───── RECORDS SHOWN

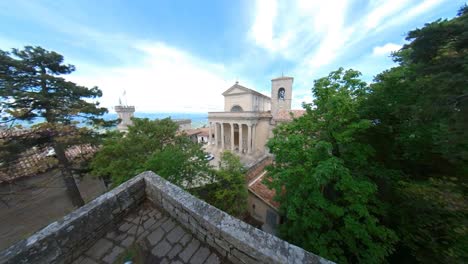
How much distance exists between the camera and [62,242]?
173 centimetres

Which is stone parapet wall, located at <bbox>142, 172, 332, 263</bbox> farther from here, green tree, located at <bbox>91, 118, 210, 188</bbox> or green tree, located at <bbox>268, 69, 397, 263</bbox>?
green tree, located at <bbox>91, 118, 210, 188</bbox>

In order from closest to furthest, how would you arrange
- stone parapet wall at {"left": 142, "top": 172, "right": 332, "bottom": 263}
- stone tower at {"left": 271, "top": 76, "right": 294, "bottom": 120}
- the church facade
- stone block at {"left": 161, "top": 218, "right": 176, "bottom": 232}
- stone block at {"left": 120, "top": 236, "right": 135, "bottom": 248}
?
1. stone parapet wall at {"left": 142, "top": 172, "right": 332, "bottom": 263}
2. stone block at {"left": 120, "top": 236, "right": 135, "bottom": 248}
3. stone block at {"left": 161, "top": 218, "right": 176, "bottom": 232}
4. stone tower at {"left": 271, "top": 76, "right": 294, "bottom": 120}
5. the church facade

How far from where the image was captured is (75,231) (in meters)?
1.84

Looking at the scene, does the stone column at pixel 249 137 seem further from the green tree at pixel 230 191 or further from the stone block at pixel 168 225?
the stone block at pixel 168 225

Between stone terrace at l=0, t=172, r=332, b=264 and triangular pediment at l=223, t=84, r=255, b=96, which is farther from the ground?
triangular pediment at l=223, t=84, r=255, b=96

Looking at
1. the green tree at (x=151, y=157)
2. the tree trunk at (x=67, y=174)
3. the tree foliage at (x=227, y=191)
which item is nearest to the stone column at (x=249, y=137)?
the green tree at (x=151, y=157)

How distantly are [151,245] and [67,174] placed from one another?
983 centimetres

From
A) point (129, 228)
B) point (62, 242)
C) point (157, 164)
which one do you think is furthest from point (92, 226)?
point (157, 164)

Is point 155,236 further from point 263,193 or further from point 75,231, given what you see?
point 263,193

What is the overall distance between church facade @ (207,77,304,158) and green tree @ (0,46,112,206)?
551 inches

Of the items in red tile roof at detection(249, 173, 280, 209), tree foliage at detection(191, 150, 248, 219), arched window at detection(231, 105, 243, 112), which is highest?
arched window at detection(231, 105, 243, 112)

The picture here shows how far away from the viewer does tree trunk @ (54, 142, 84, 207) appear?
25.1 ft

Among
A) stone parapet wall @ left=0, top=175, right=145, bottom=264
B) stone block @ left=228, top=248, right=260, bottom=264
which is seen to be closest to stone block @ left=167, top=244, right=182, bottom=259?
stone block @ left=228, top=248, right=260, bottom=264

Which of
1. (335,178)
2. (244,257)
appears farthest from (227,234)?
(335,178)
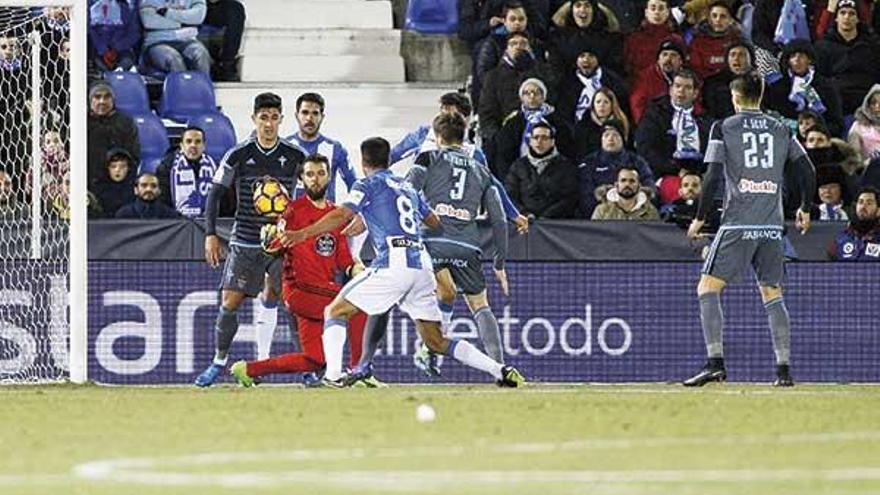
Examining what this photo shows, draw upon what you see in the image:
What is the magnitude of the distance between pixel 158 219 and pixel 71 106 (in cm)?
235

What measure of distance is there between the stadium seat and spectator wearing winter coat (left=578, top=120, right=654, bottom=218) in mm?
3617

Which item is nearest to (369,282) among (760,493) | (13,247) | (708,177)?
(708,177)

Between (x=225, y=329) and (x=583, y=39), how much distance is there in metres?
6.04

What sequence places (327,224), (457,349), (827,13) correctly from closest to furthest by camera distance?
(457,349) → (327,224) → (827,13)

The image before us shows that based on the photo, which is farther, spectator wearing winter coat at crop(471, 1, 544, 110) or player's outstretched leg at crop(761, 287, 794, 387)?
spectator wearing winter coat at crop(471, 1, 544, 110)

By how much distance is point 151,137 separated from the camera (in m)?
22.5

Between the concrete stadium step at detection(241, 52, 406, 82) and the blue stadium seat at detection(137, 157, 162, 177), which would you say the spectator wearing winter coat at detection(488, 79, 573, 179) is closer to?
the blue stadium seat at detection(137, 157, 162, 177)

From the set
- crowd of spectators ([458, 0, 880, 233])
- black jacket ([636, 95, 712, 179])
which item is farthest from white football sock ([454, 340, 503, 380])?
black jacket ([636, 95, 712, 179])

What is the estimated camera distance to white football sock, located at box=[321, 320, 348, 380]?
16469mm

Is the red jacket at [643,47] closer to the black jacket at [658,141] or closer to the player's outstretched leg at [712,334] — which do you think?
the black jacket at [658,141]

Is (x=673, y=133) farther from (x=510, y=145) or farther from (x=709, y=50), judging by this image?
(x=709, y=50)

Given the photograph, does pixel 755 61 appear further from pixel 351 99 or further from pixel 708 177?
pixel 708 177

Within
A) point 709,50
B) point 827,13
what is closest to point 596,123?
point 709,50

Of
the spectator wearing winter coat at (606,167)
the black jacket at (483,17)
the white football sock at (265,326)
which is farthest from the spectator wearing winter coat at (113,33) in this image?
the white football sock at (265,326)
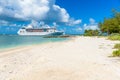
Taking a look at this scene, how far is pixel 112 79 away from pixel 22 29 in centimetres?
14432

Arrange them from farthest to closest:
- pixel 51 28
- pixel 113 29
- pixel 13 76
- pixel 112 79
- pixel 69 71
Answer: pixel 51 28 → pixel 113 29 → pixel 69 71 → pixel 13 76 → pixel 112 79

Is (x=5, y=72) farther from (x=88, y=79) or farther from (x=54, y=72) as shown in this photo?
(x=88, y=79)

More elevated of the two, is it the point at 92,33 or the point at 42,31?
the point at 42,31

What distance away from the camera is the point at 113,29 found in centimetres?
7306

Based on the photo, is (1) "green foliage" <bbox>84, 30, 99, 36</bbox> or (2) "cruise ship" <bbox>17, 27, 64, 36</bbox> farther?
(2) "cruise ship" <bbox>17, 27, 64, 36</bbox>

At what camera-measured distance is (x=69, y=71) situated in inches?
356

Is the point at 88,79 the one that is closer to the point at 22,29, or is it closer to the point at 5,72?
the point at 5,72

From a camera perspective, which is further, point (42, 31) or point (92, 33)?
point (42, 31)

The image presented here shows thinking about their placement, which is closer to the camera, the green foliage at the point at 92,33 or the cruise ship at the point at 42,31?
the green foliage at the point at 92,33

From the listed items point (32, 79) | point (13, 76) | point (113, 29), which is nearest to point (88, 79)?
point (32, 79)

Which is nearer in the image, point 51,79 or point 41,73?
point 51,79

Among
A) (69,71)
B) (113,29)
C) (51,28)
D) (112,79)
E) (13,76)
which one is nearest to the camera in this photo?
(112,79)

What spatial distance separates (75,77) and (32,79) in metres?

──────────

WHAT TO PRODUCE: Copy the rows from the line with "Which is stone" to the line with "5. the church facade", replacing "closest" with "nearest" and leaving everything else unchanged.

WRITTEN SOLUTION:
Which is stone parapet wall, located at <bbox>142, 172, 332, 263</bbox> farther from here, green tree, located at <bbox>91, 118, 210, 188</bbox> or green tree, located at <bbox>268, 69, 397, 263</bbox>?
green tree, located at <bbox>91, 118, 210, 188</bbox>

In order from nearest to furthest, how would you arrange
- stone parapet wall at {"left": 142, "top": 172, "right": 332, "bottom": 263}
- stone tower at {"left": 271, "top": 76, "right": 294, "bottom": 120}
- the church facade
- stone block at {"left": 161, "top": 218, "right": 176, "bottom": 232}
- stone block at {"left": 120, "top": 236, "right": 135, "bottom": 248}
?
1. stone parapet wall at {"left": 142, "top": 172, "right": 332, "bottom": 263}
2. stone block at {"left": 120, "top": 236, "right": 135, "bottom": 248}
3. stone block at {"left": 161, "top": 218, "right": 176, "bottom": 232}
4. stone tower at {"left": 271, "top": 76, "right": 294, "bottom": 120}
5. the church facade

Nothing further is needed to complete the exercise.